I had done this race 13 years ago, but this year was a new course. The old one, an out-and-back down Dallas Road, along the waterfront, was just getting too congested with the number of athletes. This year was a loop, and I don’t know how this is physically possible when you start and finish in the same place, but the loop was about 75% uphill. Not all steep, but uphill none the less. The times reflected it too, as the men’s winning time was over a minute slower than last year, and almost a couple minutes off the course record. I like out-and-backs in racing (not in training), as I enjoy seeing people I know going by, heading for the finish. It’s always especially fun to see how fast the leaders are going!
But instead, a 75% uphill loop, winding through downtown Victoria, then the lovely residential neighbourhood of Fairfield, then oceanfront to the finish back at the Inner Harbour. I felt good, was running comfortably (but not TOO comfortably) for the first half, and enjoying myself and the sun. At 30 minutes, I got a bit of a weird look when I pulled my Roctane Gu from my bra (hey, I had no pockets!). I turned the corner at the halfway point to face the most significant uphill of the day, but just keep turning my legs over and kept my rhythm. I’m sure my bitchin’ playlist on my ipod helped!
Running along Dallas Road provides what is probably the most spectacular view in the country, and it was a perfect day. Almost windless, so the ocean was a flat, shimmery calm. Robin’s egg blue sky, with a stunning view of the snow-capped Olympic mountains across the strait in Washington. I tried to take in the view and enjoy the majesty, but I soon got distracted by the task at hand and keeping my footsteps constant, and trying not to crash into people who stopped to walk up the hill in front of me. I wanted to negative split, except I didn’t see where exactly the 5k marker was and the watch wasn’t giving me my pace. But I gently tried to up my pace as the race went on.
The second half snaked all along the waterfront, and with about 3 kilometers to go, Jason was standing on the side of the road waiting for me. He ran with me for a bit (after finishing 34:48 and 4th in his age group, 40-44. Not bad for someone in the middle of Ironman training, who swam 1.5 hours and rode 5.5 hours the day before… not bad at all…), and I tried to chat but also pick up the pace for the finish. I couldn’t do both, so I told Jason I couldn’t talk anymore and was going to turn my ipod back on. He peeled off around the 8k mark to get to the finish.

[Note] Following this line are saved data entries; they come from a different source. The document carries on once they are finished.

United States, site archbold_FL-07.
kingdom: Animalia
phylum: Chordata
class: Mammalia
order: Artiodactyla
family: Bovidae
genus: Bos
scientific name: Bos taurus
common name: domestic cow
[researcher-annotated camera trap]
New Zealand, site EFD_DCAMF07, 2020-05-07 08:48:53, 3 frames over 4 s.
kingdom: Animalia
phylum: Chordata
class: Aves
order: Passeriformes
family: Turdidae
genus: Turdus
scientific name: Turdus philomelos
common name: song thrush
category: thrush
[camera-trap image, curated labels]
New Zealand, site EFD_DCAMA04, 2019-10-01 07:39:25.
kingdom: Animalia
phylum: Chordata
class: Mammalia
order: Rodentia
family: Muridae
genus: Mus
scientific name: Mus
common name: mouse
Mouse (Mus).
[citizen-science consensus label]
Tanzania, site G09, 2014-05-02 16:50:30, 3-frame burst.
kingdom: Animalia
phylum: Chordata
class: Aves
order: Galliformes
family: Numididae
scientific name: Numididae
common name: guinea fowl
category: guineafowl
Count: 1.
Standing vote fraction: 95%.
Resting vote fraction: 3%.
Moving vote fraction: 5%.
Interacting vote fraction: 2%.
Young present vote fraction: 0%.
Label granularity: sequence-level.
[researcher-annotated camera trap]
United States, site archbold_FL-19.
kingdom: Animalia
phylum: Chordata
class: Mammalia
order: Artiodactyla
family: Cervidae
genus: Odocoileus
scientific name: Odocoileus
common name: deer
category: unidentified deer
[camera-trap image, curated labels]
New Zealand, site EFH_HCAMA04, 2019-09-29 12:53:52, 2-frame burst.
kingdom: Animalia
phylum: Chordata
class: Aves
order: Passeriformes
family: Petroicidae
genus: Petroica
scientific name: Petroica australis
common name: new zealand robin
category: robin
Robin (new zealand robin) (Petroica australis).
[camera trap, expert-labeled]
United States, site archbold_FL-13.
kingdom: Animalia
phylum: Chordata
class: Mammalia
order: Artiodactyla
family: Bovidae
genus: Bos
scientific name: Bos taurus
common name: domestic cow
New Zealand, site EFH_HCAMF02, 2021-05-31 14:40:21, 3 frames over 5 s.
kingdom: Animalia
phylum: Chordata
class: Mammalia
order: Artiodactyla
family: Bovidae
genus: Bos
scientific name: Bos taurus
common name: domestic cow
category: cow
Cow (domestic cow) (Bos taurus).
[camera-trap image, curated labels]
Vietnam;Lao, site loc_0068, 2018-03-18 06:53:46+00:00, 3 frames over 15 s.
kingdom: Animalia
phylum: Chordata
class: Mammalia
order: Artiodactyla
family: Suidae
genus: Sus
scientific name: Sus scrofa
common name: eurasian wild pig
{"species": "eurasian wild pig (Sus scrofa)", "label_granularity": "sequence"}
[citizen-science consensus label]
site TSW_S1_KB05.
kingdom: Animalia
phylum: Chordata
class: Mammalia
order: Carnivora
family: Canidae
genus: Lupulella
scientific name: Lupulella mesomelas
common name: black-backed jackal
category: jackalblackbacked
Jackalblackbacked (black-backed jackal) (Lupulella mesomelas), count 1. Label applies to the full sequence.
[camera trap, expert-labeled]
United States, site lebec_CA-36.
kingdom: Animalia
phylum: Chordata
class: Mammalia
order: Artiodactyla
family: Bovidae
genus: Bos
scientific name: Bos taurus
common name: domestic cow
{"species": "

The 8-9 kilometer stretch is hard, with a couple of short but steep uphills. I knew they were coming, and they didn’t feel as bad as I’d remembered from other races I’d done in the area. I took that as a good sign and pushed harder. I turned up the volume on my ipod so I couldn’t hear myself gasping for breath. The road flattened out again, and I counted 7 corners as we twisted around to the last 500m stretch to the finish. I saw Jason again with about 200m to go, but I was breathing so hard I couldn’t even say hi. I pushed myself even harder to get to the finish chute, and waved at a friend who was doing the announcing as I crossed the line.
My official time was 1:07.40. Hooray! A couple of minutes faster than 13 years ago, and on a harder course. I finished 288th out of 641 in my age group. I don’t think I’ve ever been in the top half of my age group in a running race. I don’t actually consider myself an actual runner unless I can go under one hour in a 10k, so there’s my future goal.